GIVEN PASSAGE:
------

SVTC is the Silicon Valley Toxics Coalition. The organization got its start as an industry watchdog looking at the computer and electronics industry's toxics profile. Now they're working on minimizing the environmental risk of solar panels and solar manufacturing.
It's hard to be against recycling.
But SVTC is aiming for mandatory recycling of solar panels.
So far, many solar manufacturers have tended to do the right thing when it comes to recycling solar panels. First Solar and Abound Solar, manufacturers of cadmium telluride thin-film solar panels, already have take-back programs. First Solar has a long-term, bankruptcy-proof, pre-paid trust to cover take-back and recycling of panels. The same might not be true for the many Chinese solar manufacturers, although Trina Solar and Yingli Solar scored well on SVTC's solar scorecard.
Does the solar industry really need a mandate for recycling panels?
The answer is yes, according to Sheila Davis, Executive Director at SVTC, who spoke at Morrison Foster (also known as MoFo) in Palo Alto, California this morning.
Davis said, "We believe in mandatory recycling in electronics." She said that if everyone has to recycle, it creates a level playing field, adding, "If people are committed to recycling, then people will design for recycling."
She also spoke of the need to harmonize the recycling laws in 50 states with 50 different laws, reminiscent of the solar permitting issue.

------

PROBLEM REQUIREMENTS: In the solar recycling text, rewrite the part that opens with the words "So far, many" and closes with "for recycling panels?", changing "bankruptcy-proof" to "insolvency-proof".

GIVEN ENTRIES:
------

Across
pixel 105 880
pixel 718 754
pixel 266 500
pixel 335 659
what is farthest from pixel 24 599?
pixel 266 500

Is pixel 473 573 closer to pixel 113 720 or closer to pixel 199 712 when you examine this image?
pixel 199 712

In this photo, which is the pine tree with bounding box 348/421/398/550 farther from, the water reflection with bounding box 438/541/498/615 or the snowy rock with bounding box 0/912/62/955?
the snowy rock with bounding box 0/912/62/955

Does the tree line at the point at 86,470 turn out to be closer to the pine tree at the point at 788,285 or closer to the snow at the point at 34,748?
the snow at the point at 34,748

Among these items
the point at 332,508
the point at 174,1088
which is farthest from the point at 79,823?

------

REPLY TO THE TASK:
So far, many solar manufacturers have tended to do the right thing when it comes to recycling solar panels. First Solar and Abound Solar, manufacturers of cadmium telluride thin-film solar panels, already have take-back programs. First Solar has a long-term, insolvency-proof, pre-paid trust to cover take-back and recycling of panels. The same might not be true for the many Chinese solar manufacturers, although Trina Solar and Yingli Solar scored well on SVTC's solar scorecard.
Does the solar industry really need a mandate for recycling panels?